Two interesting and important questions may be thus presented for Consideration:
- Whether after the annexation of Alsace-Lorraine by Germany the French law continued to bind Mr. Bernhard, then in the United States; and,
- Whether, if it did, such limitation of the right of expatriation is consistent with that right, as now recognized by Germany and ourselves.
I do not now consider it necessary to discuss these questions, since it is clear that the declaration of April 30, 1887, so far from negativing Mr. Bernhardt intentions to settle in America, implies such an intention. He says that in May, 1872, he had “ausgewandert” to America, and “ausgewandert” you translate as “emigrated,” and in the judgment of this Department correctly. That “emigration” and “Auswa’n-derung” imply intended expatriation is shown by the fact that the words have in numerous cases been used by both the German Government and ourselves in that sense; and that the word “ausgewandert” was used by Mr. Bernhard in the same sense is shown by the next statement made by him in this same declaration, that carrying out his “Auswan-derung” he proceeded as soon as he found a permanent home, which was a few months after his arrival in the United States, to declare his intention to become a citizen of this country, at the same time unreservedly abjuring his former allegiance.
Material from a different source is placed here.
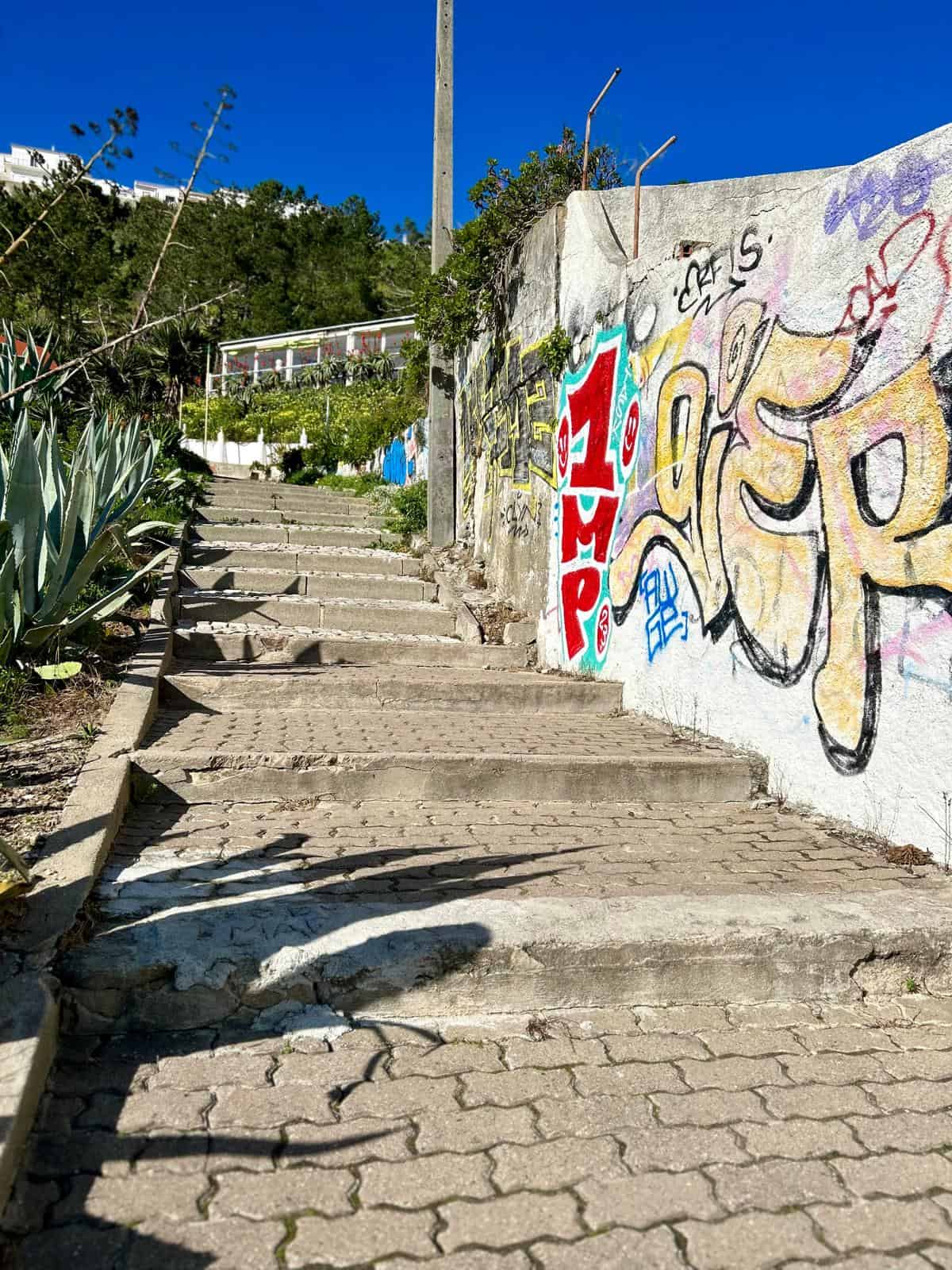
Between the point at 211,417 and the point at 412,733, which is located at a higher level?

Even on the supposition, which I hold baseless, that it is necessary, to enable him to claim the rights of an American citizen, that he should have intended when he leit Alsace-Lorraine to leave it permanently, yet it is undeniable that [Page 397] by the papers now before me this intention is shown by the clearest affirmation to have existed at the time he came to the United States.
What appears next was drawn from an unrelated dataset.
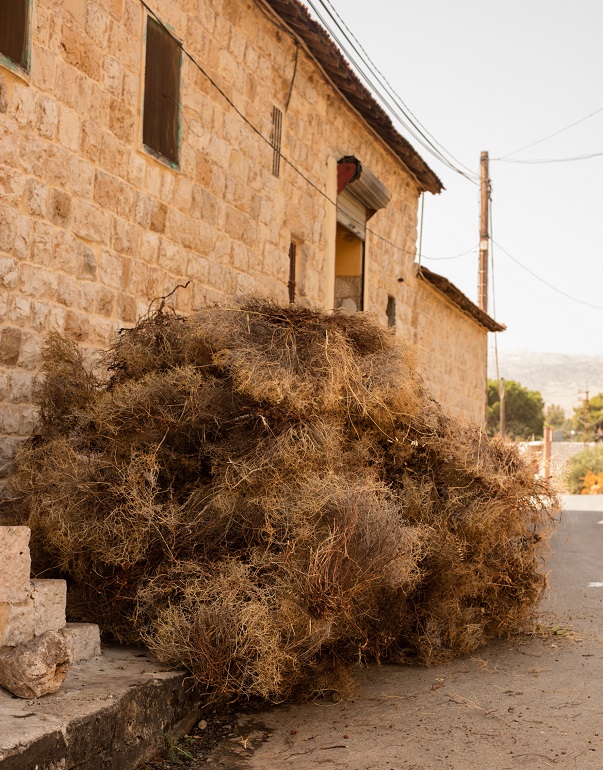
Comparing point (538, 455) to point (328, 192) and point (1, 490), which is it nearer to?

I have thus answered the final question contained in your dispatch. As to the points thus presented, I hold that so far no ground is shown for a refusal to grant Mr. Bernhard the rights of American citizenship. There is, however, a serious obstacle, not heretofore noticed, to the intervention of the Department on his behalf. If a naturalized citizen of the United States of his own free will leaves his adopted country and returns to his native land, settles himself in business there in his own right, and not merely as an agent of an American house, withdraws himself from all the duties of citizenship in his adopted country and voluntarily resides abroad as a matter of choice, for such a period as reasonably leads to the inference of the animus manendi which constitutes domicile, then he renounces his right to call upon the United States to protect him against the government under whose control he has so chosen to place himself.
In the case before us, Mr. Bernhard returned in 1880 (and in less than two years after he had acquired American citizenship), to his native home at Mülhausen, where he regularly entered into business and established himself with every customary surrounding proof of an intention there to remain, in which no change is yet apparent, or if any intention to remove therefrom appears, it is to settle in France, and not in the United States.
It will be your duty, therefore, to collect such additional facts as will enable you to determine how far, from all the circumstances of the case, his intention of remaining permanently abroad is to be inferred, for this is an essential element in the case, which must be determined before further action can be taken under instructions of this Department.